- **WORK REQUIRED**:
Go through the data and copy each line that holds "parent".

Data entries:
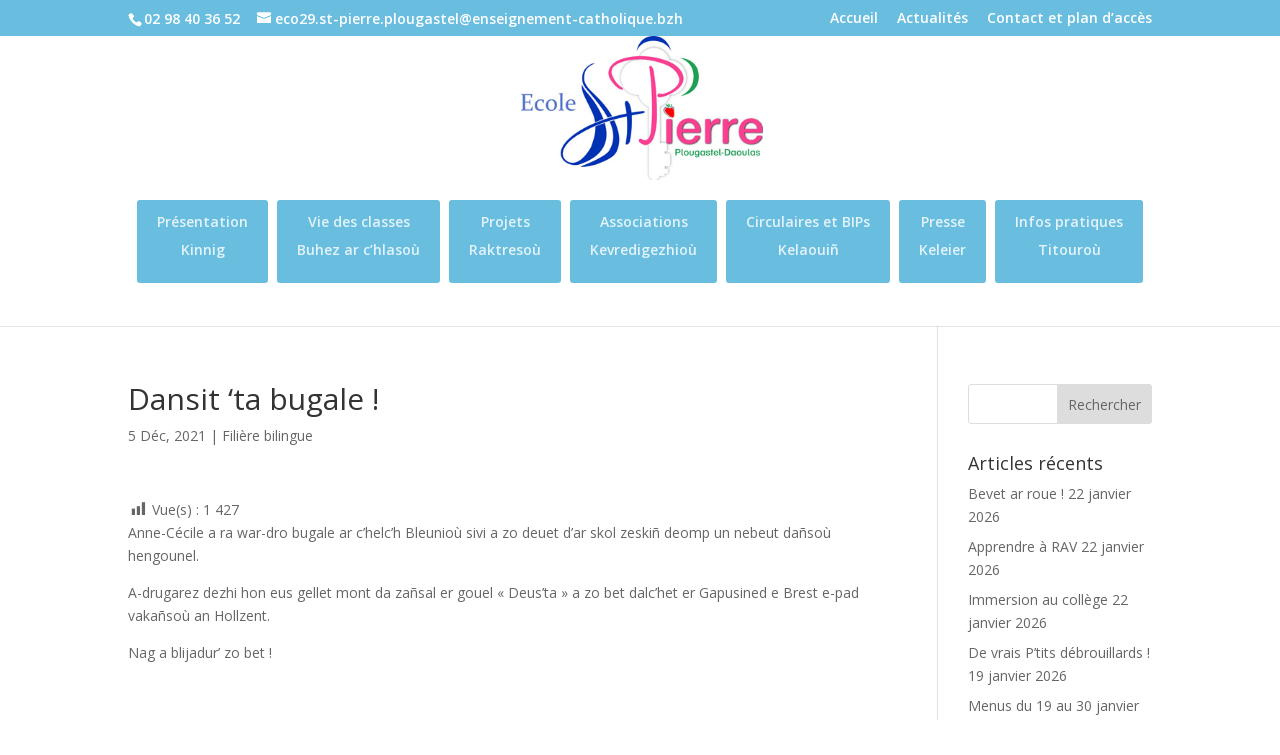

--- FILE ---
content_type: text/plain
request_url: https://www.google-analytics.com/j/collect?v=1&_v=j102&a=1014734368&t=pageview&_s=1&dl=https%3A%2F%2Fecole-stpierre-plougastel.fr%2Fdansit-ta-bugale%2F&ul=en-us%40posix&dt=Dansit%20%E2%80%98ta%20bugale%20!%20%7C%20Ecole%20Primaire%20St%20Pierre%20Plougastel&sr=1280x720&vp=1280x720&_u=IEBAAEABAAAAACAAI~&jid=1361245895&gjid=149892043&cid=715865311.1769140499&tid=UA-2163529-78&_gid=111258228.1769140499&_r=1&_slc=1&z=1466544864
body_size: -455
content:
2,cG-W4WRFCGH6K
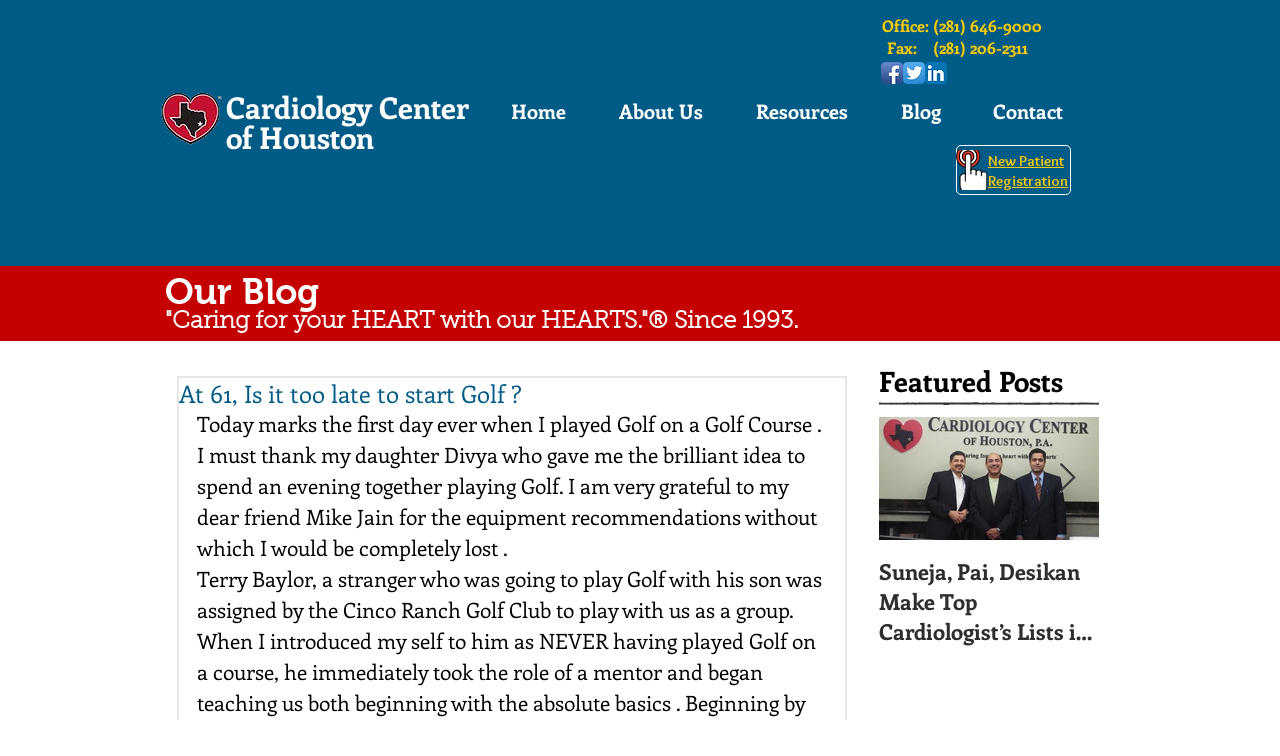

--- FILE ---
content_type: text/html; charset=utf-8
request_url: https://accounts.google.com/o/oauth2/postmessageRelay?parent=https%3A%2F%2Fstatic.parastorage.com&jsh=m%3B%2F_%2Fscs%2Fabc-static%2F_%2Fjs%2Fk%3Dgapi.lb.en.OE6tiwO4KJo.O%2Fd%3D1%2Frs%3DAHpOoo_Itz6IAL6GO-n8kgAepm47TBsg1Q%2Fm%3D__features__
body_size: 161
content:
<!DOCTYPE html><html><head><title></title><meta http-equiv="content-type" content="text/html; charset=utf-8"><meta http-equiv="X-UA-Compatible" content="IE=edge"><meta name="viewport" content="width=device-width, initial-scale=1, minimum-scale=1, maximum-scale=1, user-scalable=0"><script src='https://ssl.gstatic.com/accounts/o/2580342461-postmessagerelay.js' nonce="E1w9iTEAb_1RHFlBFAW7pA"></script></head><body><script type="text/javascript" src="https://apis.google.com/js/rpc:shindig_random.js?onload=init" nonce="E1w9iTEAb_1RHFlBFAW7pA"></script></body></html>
---
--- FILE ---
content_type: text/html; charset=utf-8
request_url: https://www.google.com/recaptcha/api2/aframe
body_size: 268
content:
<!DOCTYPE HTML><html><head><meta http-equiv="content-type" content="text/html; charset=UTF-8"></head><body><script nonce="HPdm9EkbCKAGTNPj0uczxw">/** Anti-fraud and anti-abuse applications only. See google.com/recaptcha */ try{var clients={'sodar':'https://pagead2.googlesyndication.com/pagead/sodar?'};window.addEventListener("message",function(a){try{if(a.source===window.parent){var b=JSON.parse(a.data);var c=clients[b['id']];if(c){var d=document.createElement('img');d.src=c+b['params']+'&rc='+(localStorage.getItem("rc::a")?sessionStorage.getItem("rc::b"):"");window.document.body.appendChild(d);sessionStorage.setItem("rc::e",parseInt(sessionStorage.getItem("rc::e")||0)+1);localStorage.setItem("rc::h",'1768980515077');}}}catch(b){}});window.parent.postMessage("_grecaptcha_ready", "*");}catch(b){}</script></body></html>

- **SOLVED PROBLEM**:
request_url: https://accounts.google.com/o/oauth2/postmessageRelay?parent=https%3A%2F%2Fstatic.parastorage.com&jsh=m%3B%2F_%2Fscs%2Fabc-static%2F_%2Fjs%2Fk%3Dgapi.lb.en.OE6tiwO4KJo.O%2Fd%3D1%2Frs%3DAHpOoo_Itz6IAL6GO-n8kgAepm47TBsg1Q%2Fm%3D__features__
<!DOCTYPE HTML><html><head><meta http-equiv="content-type" content="text/html; charset=UTF-8"></head><body><script nonce="HPdm9EkbCKAGTNPj0uczxw">/** Anti-fraud and anti-abuse applications only. See google.com/recaptcha */ try{var clients={'sodar':'https://pagead2.googlesyndication.com/pagead/sodar?'};window.addEventListener("message",function(a){try{if(a.source===window.parent){var b=JSON.parse(a.data);var c=clients[b['id']];if(c){var d=document.createElement('img');d.src=c+b['params']+'&rc='+(localStorage.getItem("rc::a")?sessionStorage.getItem("rc::b"):"");window.document.body.appendChild(d);sessionStorage.setItem("rc::e",parseInt(sessionStorage.getItem("rc::e")||0)+1);localStorage.setItem("rc::h",'1768980515077');}}}catch(b){}});window.parent.postMessage("_grecaptcha_ready", "*");}catch(b){}</script></body></html>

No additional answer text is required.